15 July 2013

SONAS vs. Isilon Part 7: Access Protocols and HDFS Support

One of the most important aspects in choosing a scale-out NAS system is the list of supported protocols. In this post I will focus on the access protocols and give some notes on the Hadoop Distributed Filesystem (HDFS) support in Isilon OneFS. The supported authentication protocols were covered in this other blog post and the management protocols may be covered in a future post.

At this point in time, the current Isilon operating system version is OneFS 7.1 and IBM’s SONAS version is  1.4.2.


IPv6 Support

Although it is not directly related to the access protocols, it is worth mentioning that SONAS does not appear to support IPv6 as it is not mentioned in the IBM SONAS documentation nor is it listed on the IBM IPv6 compliance product list. Considering that many enterprise customers are planning or starting their IPv6 rollout, it is another indication that IBM is not seriously innovating with SONAS and that it is not a strategic asset in their storage portfolio.
Isilon has supported IPv6 for many years now.
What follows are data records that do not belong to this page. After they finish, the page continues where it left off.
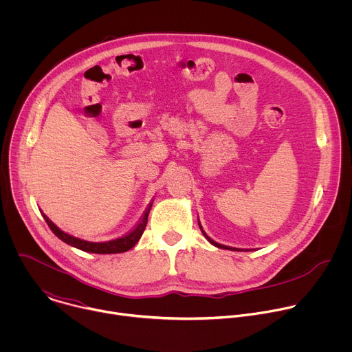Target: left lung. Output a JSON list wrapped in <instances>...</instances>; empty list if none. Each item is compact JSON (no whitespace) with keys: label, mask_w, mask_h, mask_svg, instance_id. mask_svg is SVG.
Here are the masks:
<instances>
[{"label":"left lung","mask_w":352,"mask_h":352,"mask_svg":"<svg viewBox=\"0 0 352 352\" xmlns=\"http://www.w3.org/2000/svg\"><path fill=\"white\" fill-rule=\"evenodd\" d=\"M199 227H200V224H199ZM200 230H202V227H200ZM202 232H204V235H205V236H206V238H208V239H209V242H210V243H213V245H214V246H217V248H224V249H230V250H241V249H235V248H230V246H226V245H220V243H217V242H214V241H213V239H210V238H209V236H208V235H206V234H205V231H204V230H202Z\"/></svg>","instance_id":"8db88e82"}]
</instances>
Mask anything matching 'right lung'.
<instances>
[{"mask_svg":"<svg viewBox=\"0 0 352 352\" xmlns=\"http://www.w3.org/2000/svg\"><path fill=\"white\" fill-rule=\"evenodd\" d=\"M150 208H152V204L147 206L140 221L135 226V228L132 231H129L126 235H124L121 238L107 241V242H89V241L75 238V236L61 231L45 214H43V217H44L45 223L48 224L50 230H52L61 241H64L65 243H68L71 246H75L80 250H85V252H90V254H100V255L102 254H121V252H126V250L133 248L138 243V241L140 239V236L146 228V224H147V216H148Z\"/></svg>","mask_w":352,"mask_h":352,"instance_id":"obj_1","label":"right lung"}]
</instances>
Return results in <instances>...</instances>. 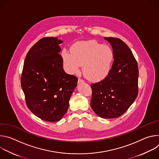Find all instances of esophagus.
I'll return each instance as SVG.
<instances>
[{"instance_id":"esophagus-1","label":"esophagus","mask_w":159,"mask_h":159,"mask_svg":"<svg viewBox=\"0 0 159 159\" xmlns=\"http://www.w3.org/2000/svg\"><path fill=\"white\" fill-rule=\"evenodd\" d=\"M84 82V80L83 79H80V78H79V79H78V83H79V84L82 83V82Z\"/></svg>"}]
</instances>
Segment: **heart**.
Instances as JSON below:
<instances>
[{
  "mask_svg": "<svg viewBox=\"0 0 159 159\" xmlns=\"http://www.w3.org/2000/svg\"><path fill=\"white\" fill-rule=\"evenodd\" d=\"M61 58L66 70L77 73L82 65L84 75L90 80L98 81L109 73L114 58L112 49L96 40L79 41L72 45L71 52H61Z\"/></svg>",
  "mask_w": 159,
  "mask_h": 159,
  "instance_id": "b5f03b06",
  "label": "heart"
}]
</instances>
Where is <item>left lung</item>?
Here are the masks:
<instances>
[{
    "label": "left lung",
    "mask_w": 159,
    "mask_h": 159,
    "mask_svg": "<svg viewBox=\"0 0 159 159\" xmlns=\"http://www.w3.org/2000/svg\"><path fill=\"white\" fill-rule=\"evenodd\" d=\"M112 46L114 61L108 75L91 84L90 106L103 118L120 117L128 109L139 93V66L128 45L118 38H104Z\"/></svg>",
    "instance_id": "obj_1"
}]
</instances>
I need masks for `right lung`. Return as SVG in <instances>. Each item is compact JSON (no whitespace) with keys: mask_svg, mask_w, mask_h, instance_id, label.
I'll use <instances>...</instances> for the list:
<instances>
[{"mask_svg":"<svg viewBox=\"0 0 159 159\" xmlns=\"http://www.w3.org/2000/svg\"><path fill=\"white\" fill-rule=\"evenodd\" d=\"M61 43L53 37L37 41L26 55L20 77L28 107L49 122L60 121L66 112L78 80L63 70Z\"/></svg>","mask_w":159,"mask_h":159,"instance_id":"add662e5","label":"right lung"}]
</instances>
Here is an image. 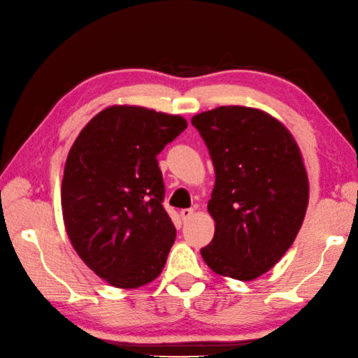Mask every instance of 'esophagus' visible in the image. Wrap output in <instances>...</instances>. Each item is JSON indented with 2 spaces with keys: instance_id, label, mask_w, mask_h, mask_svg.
<instances>
[{
  "instance_id": "34e87169",
  "label": "esophagus",
  "mask_w": 358,
  "mask_h": 358,
  "mask_svg": "<svg viewBox=\"0 0 358 358\" xmlns=\"http://www.w3.org/2000/svg\"><path fill=\"white\" fill-rule=\"evenodd\" d=\"M179 214H180V219H182L184 222H187V220H190L193 217V209H190V208L180 209Z\"/></svg>"
}]
</instances>
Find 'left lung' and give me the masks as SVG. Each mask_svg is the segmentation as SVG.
<instances>
[{"instance_id": "8db88e82", "label": "left lung", "mask_w": 358, "mask_h": 358, "mask_svg": "<svg viewBox=\"0 0 358 358\" xmlns=\"http://www.w3.org/2000/svg\"><path fill=\"white\" fill-rule=\"evenodd\" d=\"M215 169V231L201 249L220 276L252 280L282 259L306 215L309 182L294 136L273 115L220 106L192 117Z\"/></svg>"}]
</instances>
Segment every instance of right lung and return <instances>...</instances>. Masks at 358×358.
I'll list each match as a JSON object with an SVG mask.
<instances>
[{
	"mask_svg": "<svg viewBox=\"0 0 358 358\" xmlns=\"http://www.w3.org/2000/svg\"><path fill=\"white\" fill-rule=\"evenodd\" d=\"M187 128L180 115L109 106L76 138L62 182L64 228L93 273L119 289L158 278L176 228L157 155Z\"/></svg>",
	"mask_w": 358,
	"mask_h": 358,
	"instance_id": "obj_1",
	"label": "right lung"
}]
</instances>
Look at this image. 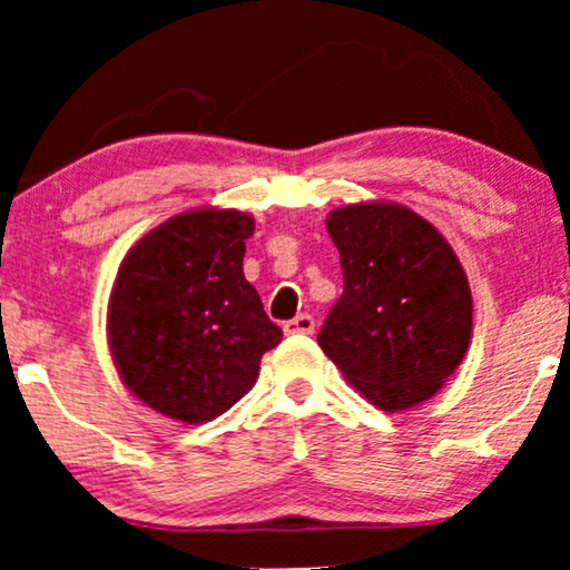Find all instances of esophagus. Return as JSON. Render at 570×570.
<instances>
[{
    "mask_svg": "<svg viewBox=\"0 0 570 570\" xmlns=\"http://www.w3.org/2000/svg\"><path fill=\"white\" fill-rule=\"evenodd\" d=\"M311 332H314V318H311L308 314L295 316L285 324V334H311Z\"/></svg>",
    "mask_w": 570,
    "mask_h": 570,
    "instance_id": "esophagus-1",
    "label": "esophagus"
}]
</instances>
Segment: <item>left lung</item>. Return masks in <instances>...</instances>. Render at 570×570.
Here are the masks:
<instances>
[{"label": "left lung", "instance_id": "obj_1", "mask_svg": "<svg viewBox=\"0 0 570 570\" xmlns=\"http://www.w3.org/2000/svg\"><path fill=\"white\" fill-rule=\"evenodd\" d=\"M326 230L345 291L318 345L384 412L428 402L464 361L472 293L449 240L396 202L334 207Z\"/></svg>", "mask_w": 570, "mask_h": 570}]
</instances>
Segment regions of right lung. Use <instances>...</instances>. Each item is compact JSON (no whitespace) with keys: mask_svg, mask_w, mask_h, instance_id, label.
Instances as JSON below:
<instances>
[{"mask_svg":"<svg viewBox=\"0 0 570 570\" xmlns=\"http://www.w3.org/2000/svg\"><path fill=\"white\" fill-rule=\"evenodd\" d=\"M254 217L199 207L129 248L108 298V345L124 386L160 415L197 425L230 410L283 340L244 277Z\"/></svg>","mask_w":570,"mask_h":570,"instance_id":"1","label":"right lung"}]
</instances>
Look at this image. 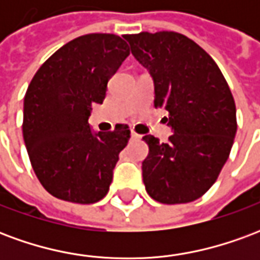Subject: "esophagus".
<instances>
[{"instance_id":"34e87169","label":"esophagus","mask_w":260,"mask_h":260,"mask_svg":"<svg viewBox=\"0 0 260 260\" xmlns=\"http://www.w3.org/2000/svg\"><path fill=\"white\" fill-rule=\"evenodd\" d=\"M131 138H132V139H135V141H138V139H141L142 135H139V134H136L135 131H132V132H131Z\"/></svg>"}]
</instances>
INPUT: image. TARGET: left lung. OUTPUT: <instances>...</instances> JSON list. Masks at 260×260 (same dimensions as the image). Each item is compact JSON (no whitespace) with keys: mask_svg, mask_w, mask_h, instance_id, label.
<instances>
[{"mask_svg":"<svg viewBox=\"0 0 260 260\" xmlns=\"http://www.w3.org/2000/svg\"><path fill=\"white\" fill-rule=\"evenodd\" d=\"M131 51L154 80V107L169 111L167 143L145 135L143 184L154 201H196L216 182L237 132L233 93L221 71L193 40L177 31L125 35Z\"/></svg>","mask_w":260,"mask_h":260,"instance_id":"8db88e82","label":"left lung"}]
</instances>
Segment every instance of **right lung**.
Masks as SVG:
<instances>
[{
	"mask_svg": "<svg viewBox=\"0 0 260 260\" xmlns=\"http://www.w3.org/2000/svg\"><path fill=\"white\" fill-rule=\"evenodd\" d=\"M128 55V44L117 35L76 37L37 69L26 90L22 132L27 154L40 184L58 199L90 205L107 195L129 126L93 134L87 119Z\"/></svg>",
	"mask_w": 260,
	"mask_h": 260,
	"instance_id": "obj_1",
	"label": "right lung"
}]
</instances>
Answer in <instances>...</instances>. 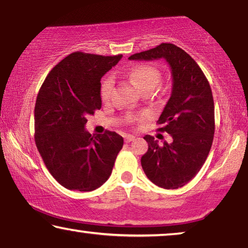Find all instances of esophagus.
<instances>
[{"instance_id": "esophagus-1", "label": "esophagus", "mask_w": 248, "mask_h": 248, "mask_svg": "<svg viewBox=\"0 0 248 248\" xmlns=\"http://www.w3.org/2000/svg\"><path fill=\"white\" fill-rule=\"evenodd\" d=\"M135 139V137L134 135H131V134H127V135H125V138H124V140H125V142H131V141H133Z\"/></svg>"}]
</instances>
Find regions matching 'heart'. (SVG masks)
Returning a JSON list of instances; mask_svg holds the SVG:
<instances>
[{"instance_id":"b5f03b06","label":"heart","mask_w":248,"mask_h":248,"mask_svg":"<svg viewBox=\"0 0 248 248\" xmlns=\"http://www.w3.org/2000/svg\"><path fill=\"white\" fill-rule=\"evenodd\" d=\"M126 77L135 87L138 88L141 93L145 90L155 89L160 81V72L157 67L149 65V64H135L127 71ZM114 80L110 76L104 78L100 87V96L103 100H108L110 98L111 90H113ZM131 121H134V118L130 117Z\"/></svg>"}]
</instances>
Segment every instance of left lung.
<instances>
[{
    "label": "left lung",
    "mask_w": 248,
    "mask_h": 248,
    "mask_svg": "<svg viewBox=\"0 0 248 248\" xmlns=\"http://www.w3.org/2000/svg\"><path fill=\"white\" fill-rule=\"evenodd\" d=\"M164 59L172 78L170 98L162 110L159 131L171 135L172 142L159 145L145 135L148 151L141 165L150 181L162 188H178L195 177L208 158L215 135V104L204 73L185 50L162 43L155 48L133 54L128 60Z\"/></svg>",
    "instance_id": "left-lung-1"
}]
</instances>
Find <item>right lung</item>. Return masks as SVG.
<instances>
[{
  "mask_svg": "<svg viewBox=\"0 0 248 248\" xmlns=\"http://www.w3.org/2000/svg\"><path fill=\"white\" fill-rule=\"evenodd\" d=\"M122 55L74 52L46 77L35 106V142L54 178L90 192L109 178L124 140L116 132L91 135L87 117L101 108L100 79Z\"/></svg>",
  "mask_w": 248,
  "mask_h": 248,
  "instance_id": "add662e5",
  "label": "right lung"
}]
</instances>
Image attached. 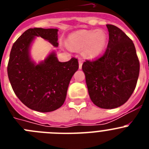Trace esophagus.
Wrapping results in <instances>:
<instances>
[{"mask_svg":"<svg viewBox=\"0 0 149 149\" xmlns=\"http://www.w3.org/2000/svg\"><path fill=\"white\" fill-rule=\"evenodd\" d=\"M78 63H79V69H81V68H82V65H83L82 61H81V60H79Z\"/></svg>","mask_w":149,"mask_h":149,"instance_id":"esophagus-1","label":"esophagus"}]
</instances>
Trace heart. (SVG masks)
I'll list each match as a JSON object with an SVG mask.
<instances>
[{"label": "heart", "mask_w": 149, "mask_h": 149, "mask_svg": "<svg viewBox=\"0 0 149 149\" xmlns=\"http://www.w3.org/2000/svg\"><path fill=\"white\" fill-rule=\"evenodd\" d=\"M107 36L103 30H79L68 36L67 45L72 50L83 49L84 57L93 60L104 50Z\"/></svg>", "instance_id": "obj_1"}]
</instances>
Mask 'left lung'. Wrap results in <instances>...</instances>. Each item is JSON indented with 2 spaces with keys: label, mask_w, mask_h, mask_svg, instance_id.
Here are the masks:
<instances>
[{
  "label": "left lung",
  "mask_w": 149,
  "mask_h": 149,
  "mask_svg": "<svg viewBox=\"0 0 149 149\" xmlns=\"http://www.w3.org/2000/svg\"><path fill=\"white\" fill-rule=\"evenodd\" d=\"M109 42L104 54L84 62L83 72L91 101L100 108L114 109L129 99L136 87L139 62L132 40L119 27L107 24Z\"/></svg>",
  "instance_id": "1"
}]
</instances>
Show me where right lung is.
Wrapping results in <instances>:
<instances>
[{
  "mask_svg": "<svg viewBox=\"0 0 149 149\" xmlns=\"http://www.w3.org/2000/svg\"><path fill=\"white\" fill-rule=\"evenodd\" d=\"M36 37L58 47V29H28L12 47L8 77L14 93L24 104L31 110L47 113L63 104L71 79L79 68L78 62L75 58L60 62L53 50L44 60L37 63L30 54Z\"/></svg>",
  "mask_w": 149,
  "mask_h": 149,
  "instance_id": "add662e5",
  "label": "right lung"
}]
</instances>
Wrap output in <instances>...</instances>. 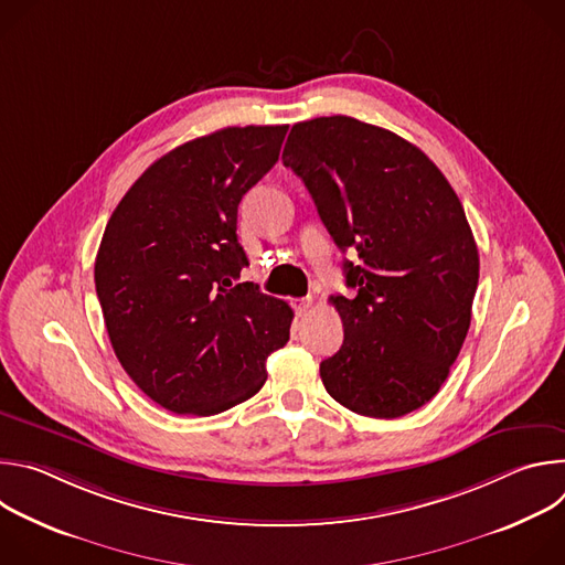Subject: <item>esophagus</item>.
<instances>
[{
    "label": "esophagus",
    "instance_id": "obj_1",
    "mask_svg": "<svg viewBox=\"0 0 565 565\" xmlns=\"http://www.w3.org/2000/svg\"><path fill=\"white\" fill-rule=\"evenodd\" d=\"M292 308L297 315H308V310L312 308V297H301L292 301Z\"/></svg>",
    "mask_w": 565,
    "mask_h": 565
}]
</instances>
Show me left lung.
<instances>
[{
	"mask_svg": "<svg viewBox=\"0 0 565 565\" xmlns=\"http://www.w3.org/2000/svg\"><path fill=\"white\" fill-rule=\"evenodd\" d=\"M284 166L310 192L355 292L331 297L342 349L319 364L333 399L399 418L438 393L471 321L478 248L465 210L425 151L349 116L292 125Z\"/></svg>",
	"mask_w": 565,
	"mask_h": 565,
	"instance_id": "8db88e82",
	"label": "left lung"
}]
</instances>
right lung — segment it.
Masks as SVG:
<instances>
[{
  "mask_svg": "<svg viewBox=\"0 0 565 565\" xmlns=\"http://www.w3.org/2000/svg\"><path fill=\"white\" fill-rule=\"evenodd\" d=\"M288 125L225 127L160 156L114 210L96 257L105 327L156 405L214 416L253 397L292 308L257 284L236 238L244 194L277 163Z\"/></svg>",
  "mask_w": 565,
  "mask_h": 565,
  "instance_id": "1",
  "label": "right lung"
}]
</instances>
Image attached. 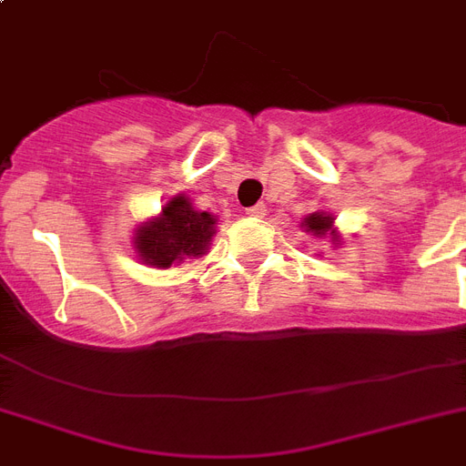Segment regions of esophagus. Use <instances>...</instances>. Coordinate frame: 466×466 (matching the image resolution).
I'll list each match as a JSON object with an SVG mask.
<instances>
[{
  "instance_id": "34e87169",
  "label": "esophagus",
  "mask_w": 466,
  "mask_h": 466,
  "mask_svg": "<svg viewBox=\"0 0 466 466\" xmlns=\"http://www.w3.org/2000/svg\"><path fill=\"white\" fill-rule=\"evenodd\" d=\"M247 215H251V218H263L266 215V208H263V203L254 205V208H248Z\"/></svg>"
}]
</instances>
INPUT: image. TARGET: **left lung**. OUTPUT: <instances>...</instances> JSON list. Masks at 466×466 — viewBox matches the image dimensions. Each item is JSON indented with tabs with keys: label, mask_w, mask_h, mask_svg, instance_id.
<instances>
[{
	"label": "left lung",
	"mask_w": 466,
	"mask_h": 466,
	"mask_svg": "<svg viewBox=\"0 0 466 466\" xmlns=\"http://www.w3.org/2000/svg\"><path fill=\"white\" fill-rule=\"evenodd\" d=\"M302 227H305V232H309L311 237H331V241H339V232L333 229V215L329 212L319 210V212H311L302 219Z\"/></svg>",
	"instance_id": "obj_1"
}]
</instances>
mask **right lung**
<instances>
[{
    "label": "right lung",
    "mask_w": 466,
    "mask_h": 466,
    "mask_svg": "<svg viewBox=\"0 0 466 466\" xmlns=\"http://www.w3.org/2000/svg\"><path fill=\"white\" fill-rule=\"evenodd\" d=\"M218 218L196 210L183 193L174 196L159 218L142 222L135 232V248L147 266L171 268L183 258H198L208 251Z\"/></svg>",
    "instance_id": "add662e5"
}]
</instances>
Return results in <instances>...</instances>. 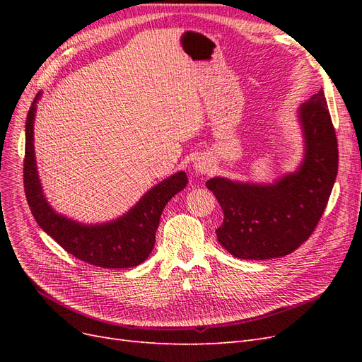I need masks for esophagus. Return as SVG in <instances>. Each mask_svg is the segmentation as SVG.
<instances>
[{
	"instance_id": "1",
	"label": "esophagus",
	"mask_w": 362,
	"mask_h": 362,
	"mask_svg": "<svg viewBox=\"0 0 362 362\" xmlns=\"http://www.w3.org/2000/svg\"><path fill=\"white\" fill-rule=\"evenodd\" d=\"M211 161H210V158H206V157H199L198 160L194 161V164H193V169H194V172L196 173H199V175H205V173H208L211 170Z\"/></svg>"
}]
</instances>
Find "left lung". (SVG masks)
<instances>
[{
    "label": "left lung",
    "mask_w": 362,
    "mask_h": 362,
    "mask_svg": "<svg viewBox=\"0 0 362 362\" xmlns=\"http://www.w3.org/2000/svg\"><path fill=\"white\" fill-rule=\"evenodd\" d=\"M303 158L294 172L272 184L216 177L205 185L223 210L217 240L243 259L291 254L310 238L329 201L338 172V145L323 90L298 110Z\"/></svg>",
    "instance_id": "8db88e82"
}]
</instances>
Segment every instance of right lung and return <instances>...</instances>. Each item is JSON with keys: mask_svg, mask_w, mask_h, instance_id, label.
<instances>
[{"mask_svg": "<svg viewBox=\"0 0 362 362\" xmlns=\"http://www.w3.org/2000/svg\"><path fill=\"white\" fill-rule=\"evenodd\" d=\"M39 92L25 120L24 189L37 225L75 258L104 269H128L144 262L154 249L156 233L166 204L187 185L177 172L149 189L124 216L105 223L86 225L54 211L43 194L35 154V117Z\"/></svg>", "mask_w": 362, "mask_h": 362, "instance_id": "add662e5", "label": "right lung"}]
</instances>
I was able to find IPv6 support going back to version 6.5 released in 2011. The current version 7.1 builds upon this IPv6 maturity.  
The following table lists the supported file access protocols, as well as RESTful access options and HDFS support for Hadoop and compatible access methods.


Protocols
Isilon
SONAS
SMB1
Yes
Yes
SMB2
Yes
Partly2)
SMB 2.1
Yes
No
SMB3
planned
No
NFS3
Yes
Yes 3)
NFS4
Yes
No
HTTP
Yes
Yes
FTP
Yes
Yes
RESTful API
Yes
No
HDFS V 1.0
Yes
No
HDFS V 2.0
Yes
No
HDFS V 2.1
planned
No
Table 1: Supported Access Protocols in SONAS 1.4.2 and OneFS 7.1


SONAS SMB Limitations

Regarding SMB support, IBM lists several limitations and considerations in this official IBM document:
  • Alternate Data Streams are not supported. Alternate Data Streams have been introduced first in Windows NT for compatibility reasons with Apple’s Hierarchical File Systems (HFS) (where data is stored in two parts, the data fork and resource fork). But Alternate Data Streams are used for other purposes as well. For example, Meta data stored for Office documents (that you can access and modify via the File Properties menue) are stored in ADS.  Since SONAS doesn’t support ADS, these information is not accessible to clients and cannot be used for indexing.·         
  • SMB 2.1 is not supported at all·        
  • Level 2 Oplocks are not supported. That means client requests for L2 oplocks are not granted. That has impact on the clients ability to cache data locally which increases network traffic.        
Beside the fact that SONAS does not currently support SMB 2.1, IBM also lists significant technical limitations in the documentation. Some of these are precautionary considerations but others are real product limitations.

SONAS NFS Limitations

SONAS limitations for NFS are documented in this IBM article. Some of the comments are just considerations (i.e one should not mount the same data via different paths or exports to the same client. The potential data corruption is a result of how NFSv3 handles data, it is not a SONAS issue). However, the following limits are relevant and do not exist in Isilon OneFS:
  • NFS version 4.0 is not supported
  • Clients should mount IBM SONAS NFS exports using IP addressing only. Do not mount an IBM SONAS NFS export using a DNS RR entry name. If you mount an IBM SONAS NFS export using a host name, ensure that the name is unique and remains unique. This restriction prevents data corruption and data unavailability, as the lock manager on the IBM SONAS system is not "clustered-system-aware". That means they call it a Scale Out Cluster without clustered file-system awareness. Well done….
  • Files created on an NFSv3 mount on a Linux client are visible only through CIFS clients mounted on the same server node. CIFS clients mounted on different server nodes cannot view these files.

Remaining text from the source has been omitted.